OpenStack Compute (nova)

Bug #1947753
Comment #3

Comment 3 for bug 1947753

Revision history for this message

Sylvain Bauza (sylvain-bauza) wrote on 2021-10-27:

OK, let me get it right.

You say that if you want to evacuate an instance, you don't really know whether the original service runs correctly, right?
That's basically why Nova verifies whether the host is not operational and somehow 'failed'.
Sometimes, you're right, Nova thinks the compute service isn't faulty and then you can't evacuate. Some other time, Nova thinks the compute service *is* faulty and then you can evacuate.

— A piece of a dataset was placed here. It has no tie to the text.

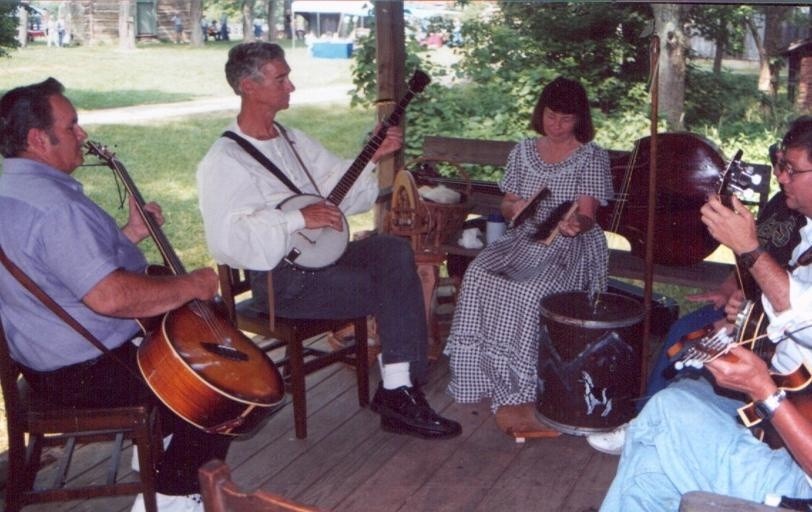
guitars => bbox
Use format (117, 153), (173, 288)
(674, 299), (767, 388)
(84, 138), (285, 440)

If you're doing so, then indeed you could have problems *if* the host is actually running.
That's why in general we recommend operators to "fence" the original faulty host that's detected by Nova before evacuating.

Either way, if the service continues to run, it verifies the evacuation status periodically and deletes the host. So, maybe you're getting a race when you evacuate while a compute fault is transient and then you see a problem.

If so, I'd recommend you, as I said, to 'fence' the host before evacuating instances... or wait a little bit before evacuating the instances if the issue is transient.
Maybe that's something related to healthchecks we want to work on : if you're getting a better status of a faulty compute service, you wouldn't issue evacuations unless you're sure it went down.

Putting the bug report as Opinion but I'm more than happy to discuss with you, Belmiro, on #openstack-nova if you wish.